- [RECORDS]
********************
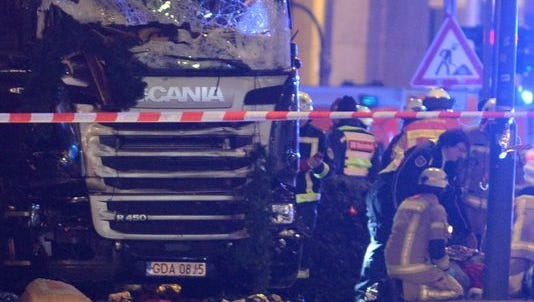 Rescue workers inspect the scenes and the truck that crashed into a Christmas market, close to the Kaiser Wilhelm memorial church in Berlin, Dec. 19, 2016.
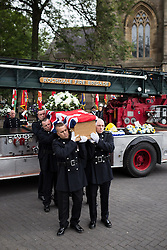 © Licensed to London News Pictures . 02/09/2013 . Bury , UK . Stephen Hunt's coffin is carried off a vintage fire truck and in to the church .  The funeral of fireman Stephen Hunt at Bury Parish Church today (Tuesday 3rd September 2013) . Stephen Hunt died whilst tackling a blaze at Paul's Hair World in Manchester City Centre in July 2013 . Photo credit : Joel Goodman/LNP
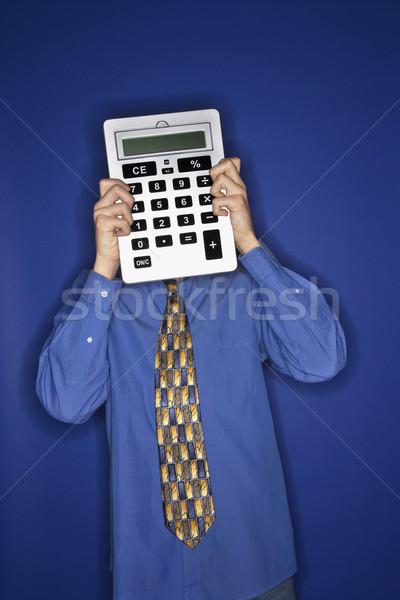 Boy holding calculator. Stock photo © iofoto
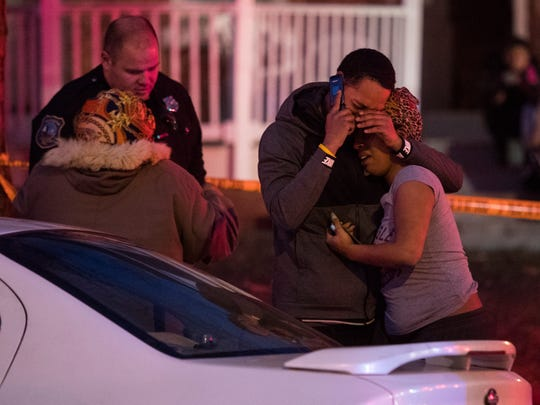 People comfort each other outside a house fire in the
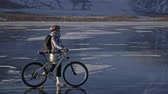 translúcido : Woman is riding bicycle on the ice. The girl is dressed in a silvery down jacket, cycling backpack and helmet. Ice of the frozen Lake Baikal. The tires on the bicycle are covered with special spikes. The traveler is ride a cycle.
********************
- [TASK TO CARRY OUT] The records need to be restated word for word, minus any images.

- [EXERCISE RESULT]
 Rescue workers inspect the scenes and the truck that crashed into a Christmas market, close to the Kaiser Wilhelm memorial church in Berlin, Dec. 19, 2016.
 © Licensed to London News Pictures . 02/09/2013 . Bury , UK . Stephen Hunt's coffin is carried off a vintage fire truck and in to the church .  The funeral of fireman Stephen Hunt at Bury Parish Church today (Tuesday 3rd September 2013) . Stephen Hunt died whilst tackling a blaze at Paul's Hair World in Manchester City Centre in July 2013 . Photo credit : Joel Goodman/LNP
 Boy holding calculator. Stock photo © iofoto
 People comfort each other outside a house fire in the
 translúcido : Woman is riding bicycle on the ice. The girl is dressed in a silvery down jacket, cycling backpack and helmet. Ice of the frozen Lake Baikal. The tires on the bicycle are covered with special spikes. The traveler is ride a cycle.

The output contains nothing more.